ArticleOctober 20, 2021 · 3 min read time
Transval, the leading Finnish logistics, and warehouse outsourcing company, needed an automatic way to move invoices from an old invoicing system used by its parent company to a new internal ERP system. Together with the customer, we planned and implemented a fully serverless pipeline built with AWS technologies. This was the first real-world customer software project for two junior developers.
The development process involved making several decisions based on a couple of principles: simple asynchronous structure and keeping costs low. During initial planning, it was decided that as a proof of concept we would build a pipeline to handle the simplest form of invoices from the legacy ERP system. After this, the application could easily be expanded.
Collaboration between developers was easy because every single functionality was developed as a separate function. We could both work on different components pretty independently.

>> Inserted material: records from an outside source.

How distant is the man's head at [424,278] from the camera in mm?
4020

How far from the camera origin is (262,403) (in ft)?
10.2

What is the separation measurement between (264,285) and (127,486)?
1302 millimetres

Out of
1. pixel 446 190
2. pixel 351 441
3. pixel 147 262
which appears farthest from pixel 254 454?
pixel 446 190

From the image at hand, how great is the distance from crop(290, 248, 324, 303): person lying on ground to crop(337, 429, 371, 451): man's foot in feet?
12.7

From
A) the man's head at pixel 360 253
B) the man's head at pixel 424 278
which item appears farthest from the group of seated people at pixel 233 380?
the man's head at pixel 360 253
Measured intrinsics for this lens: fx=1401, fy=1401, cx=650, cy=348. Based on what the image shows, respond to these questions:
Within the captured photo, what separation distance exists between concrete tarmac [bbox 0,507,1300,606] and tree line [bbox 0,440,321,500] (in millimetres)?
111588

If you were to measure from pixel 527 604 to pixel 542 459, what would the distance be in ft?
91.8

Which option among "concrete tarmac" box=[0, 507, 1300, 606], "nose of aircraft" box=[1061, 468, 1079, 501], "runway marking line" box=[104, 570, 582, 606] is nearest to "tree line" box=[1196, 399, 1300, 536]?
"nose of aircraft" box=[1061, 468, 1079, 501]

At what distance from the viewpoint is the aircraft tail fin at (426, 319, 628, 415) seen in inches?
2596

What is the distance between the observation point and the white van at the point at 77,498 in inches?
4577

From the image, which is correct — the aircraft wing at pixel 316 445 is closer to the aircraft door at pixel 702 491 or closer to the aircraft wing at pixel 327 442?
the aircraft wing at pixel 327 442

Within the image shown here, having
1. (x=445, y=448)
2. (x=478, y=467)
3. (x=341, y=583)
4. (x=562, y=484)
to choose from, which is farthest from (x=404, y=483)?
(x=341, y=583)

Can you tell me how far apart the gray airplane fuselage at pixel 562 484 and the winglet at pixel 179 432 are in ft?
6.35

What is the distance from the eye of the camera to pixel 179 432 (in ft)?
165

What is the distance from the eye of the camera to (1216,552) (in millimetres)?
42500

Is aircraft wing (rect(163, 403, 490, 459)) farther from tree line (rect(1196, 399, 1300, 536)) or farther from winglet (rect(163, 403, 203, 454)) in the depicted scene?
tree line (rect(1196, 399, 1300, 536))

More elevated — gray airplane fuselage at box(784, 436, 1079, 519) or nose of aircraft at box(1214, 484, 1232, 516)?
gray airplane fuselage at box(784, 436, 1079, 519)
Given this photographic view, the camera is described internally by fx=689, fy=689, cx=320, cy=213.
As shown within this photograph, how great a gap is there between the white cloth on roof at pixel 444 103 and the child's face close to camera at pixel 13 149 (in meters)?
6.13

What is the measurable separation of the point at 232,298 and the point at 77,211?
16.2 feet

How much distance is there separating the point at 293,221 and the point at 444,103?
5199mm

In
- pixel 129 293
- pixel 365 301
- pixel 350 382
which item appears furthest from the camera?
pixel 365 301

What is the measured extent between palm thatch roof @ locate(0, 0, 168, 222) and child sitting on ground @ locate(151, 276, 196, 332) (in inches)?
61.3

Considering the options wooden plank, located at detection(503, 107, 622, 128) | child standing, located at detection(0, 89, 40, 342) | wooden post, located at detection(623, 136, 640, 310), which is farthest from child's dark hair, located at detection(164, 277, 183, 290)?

Transval also wanted a JSON REST API in order to define their own JSON invoice format and have clients use this API as well. This way they are not tied down to one ERP for invoice handling. We agreed to use only AWS serverless components to keep things simple and costs low. This minimum viable product infrastructure and code was deployed in a matter of a few weeks.
After it was seen that the system performs as expected, we started working on handling the more complex forms of invoices. The whole infrastructure was defined as Cloudformation and Serverless framework templates. The deployment process was handled by Nitor-developed Nameless Deploy Tools (NDT). Automated deployment and testing were done with a combination of BitBucket webhooks + AWS CodeBuild, NDT, and Serverless framework.
The pipeline has now been in use for over a year and handles hundreds of invoices from three different sources with total invoicing revenue in the millions every month. Using only serverless pay-as-you-go services keeps the running costs of the pipeline very low.
How it works
Invoices can come into the pipeline from two sources: an XML format invoice uploaded by the legacy ERP via SFTP to an S3 bucket or a JSON format invoice HTTP POST to API Gateway. All stages of processing are decoupled with SQS message queues with error handling implemented by SQS dead-letter queues.
Automated monitoring in cases of errors is done by publishing messages to an SNS topic when messages go to dead-letter queues. The interim invoice formats of different stages of processing are stored in S3 buckets.
We used a DynamoDB table to hold customer and article data for mapping customer and article data between systems. The API Gateway validates all requests with a JSON Schema and passes the invoices through SQS to a Lambda function that parses the internal JSON invoice format to a yet different XML format that is understood by Transval API.
What we learned
All of the AWS services used are pay-for-use except the DynamoDB tables which have a small monthly cost. As the system is used only for a few days every month but needs to be responsive during those two days, serverless architecture fits the project really well.
SQS queues are a great way to decouple parts of your software and allow/limit concurrency in different parts of the application. Dead-letter queues with SNS topics tied to them give meaningful alerts when something goes wrong.
Limiting the concurrency of Lambdas can be problematic with SQS as an event source, as some messages might go straight to dead-letter queues if there are a lot of messages. This is a known limitation when combining SQS with a low concurrency limit Lambda. Raising the number of retries solves this problem.
The project was a fun way to get to know some completely new to us technologies and create something worthwhile at the same time. The lessons learned and the serverless mindset have been useful in later projects as well.
"The billing pipeline solution Nitor provided, has been really reliable and has not required additional maintenance or development tasks. We have also extended the original scope by adding new source system to the solution, which has been quite effortless. So in general, we are really pleased with the solution", says Jani Laine, IT Solutions Architect at Transval Group.